With 320 faculty members from 42 Pitt departments, UPCI received $68 million in annual funding from NCI in 2015 to support cancer research activities. Since the last renewal award, UPCI program members have published nearly 5,000 articles in peer-reviewed journals and received prestigious awards, including renewal of Specialized Programs of Research Excellence (SPOREs) grants in lung cancer, head and neck cancer, and melanoma and skin cancer and a new SPORE with another center in ovarian cancer.
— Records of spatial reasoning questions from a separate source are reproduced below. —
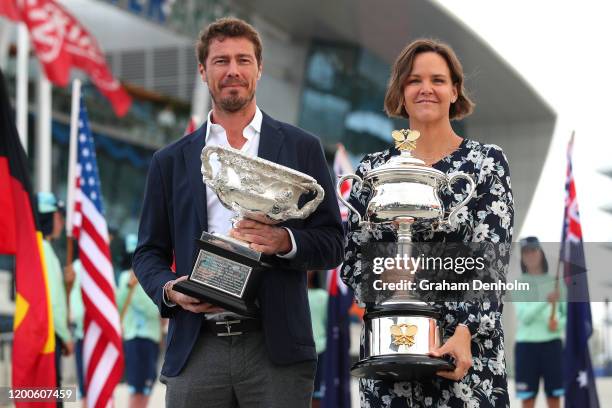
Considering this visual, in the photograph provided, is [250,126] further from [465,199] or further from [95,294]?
[95,294]

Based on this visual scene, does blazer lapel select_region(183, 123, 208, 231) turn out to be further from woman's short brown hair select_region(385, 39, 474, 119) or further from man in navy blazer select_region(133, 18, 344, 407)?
woman's short brown hair select_region(385, 39, 474, 119)

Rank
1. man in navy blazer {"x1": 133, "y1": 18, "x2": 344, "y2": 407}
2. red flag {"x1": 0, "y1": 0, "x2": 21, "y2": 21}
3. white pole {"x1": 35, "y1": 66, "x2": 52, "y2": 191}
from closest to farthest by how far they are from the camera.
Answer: man in navy blazer {"x1": 133, "y1": 18, "x2": 344, "y2": 407}, red flag {"x1": 0, "y1": 0, "x2": 21, "y2": 21}, white pole {"x1": 35, "y1": 66, "x2": 52, "y2": 191}

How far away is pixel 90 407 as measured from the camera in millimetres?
8695

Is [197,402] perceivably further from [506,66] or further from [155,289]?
[506,66]

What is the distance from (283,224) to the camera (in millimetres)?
3756

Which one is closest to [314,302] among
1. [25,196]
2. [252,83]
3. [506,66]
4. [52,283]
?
[52,283]

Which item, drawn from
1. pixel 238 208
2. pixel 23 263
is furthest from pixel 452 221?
pixel 23 263

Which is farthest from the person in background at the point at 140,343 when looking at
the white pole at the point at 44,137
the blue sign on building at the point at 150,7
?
the blue sign on building at the point at 150,7

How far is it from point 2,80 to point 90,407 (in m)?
3.15

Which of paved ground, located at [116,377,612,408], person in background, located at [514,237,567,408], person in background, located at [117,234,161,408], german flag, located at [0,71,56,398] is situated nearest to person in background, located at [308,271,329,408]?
person in background, located at [117,234,161,408]

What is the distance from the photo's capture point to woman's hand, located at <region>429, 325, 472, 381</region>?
3.39 m

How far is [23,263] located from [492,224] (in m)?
3.67

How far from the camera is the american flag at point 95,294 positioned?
8.87 metres

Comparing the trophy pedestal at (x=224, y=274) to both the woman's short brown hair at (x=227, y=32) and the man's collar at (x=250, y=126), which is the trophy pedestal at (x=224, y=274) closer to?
the man's collar at (x=250, y=126)
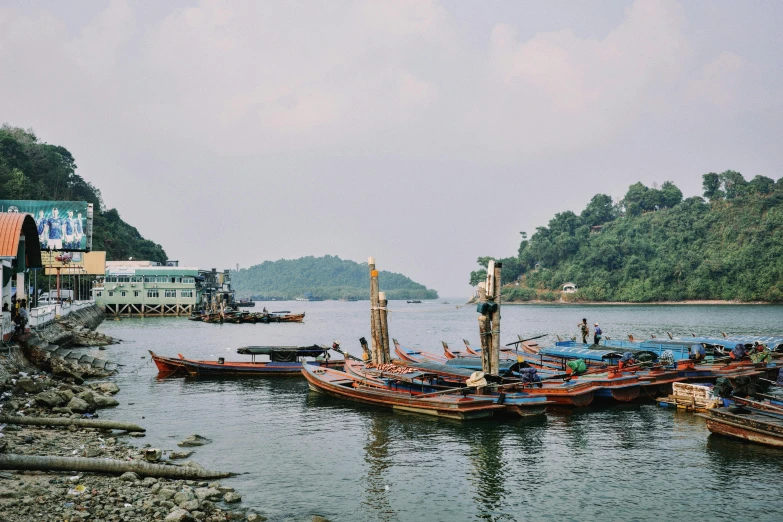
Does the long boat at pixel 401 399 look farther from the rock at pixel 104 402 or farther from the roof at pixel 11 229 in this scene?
Answer: the roof at pixel 11 229

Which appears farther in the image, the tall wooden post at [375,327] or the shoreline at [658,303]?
the shoreline at [658,303]

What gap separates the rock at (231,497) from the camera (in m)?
13.4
Among other notable accomplishments, UPCI was also selected by the NCI as a National Clinical Trials Network Lead Academic Participating Site and as an Experimental Therapeutics-Clinical Trials Network Lead Academic Organization, both of which aim to streamline research trials. In addition, UPCI is playing a key role in an international study examining how environmental and lifestyle exposures and genetics have affected the incidence, mortality and age-related outcomes of cancer in more than 81,000 Chinese men and women, an effort funded by the NCI.
“Our faculty members are among the most sought- after cancer experts in the country, and we’re proud of the work that sets UPCI apart from other cancer research centers,” said Arthur S. Levine, M.D., Pitt’s senior vice chancellor for the health sciences and John and Gertrude Petersen Dean of Medicine.
Known colloquially as the “core grant,” NCI’s Cancer Center Support Grant is awarded every five years. Established in 1985, UPCI first received its status as an NCI-designated Comprehensive Cancer Center in 1990 and has retained this distinction since then.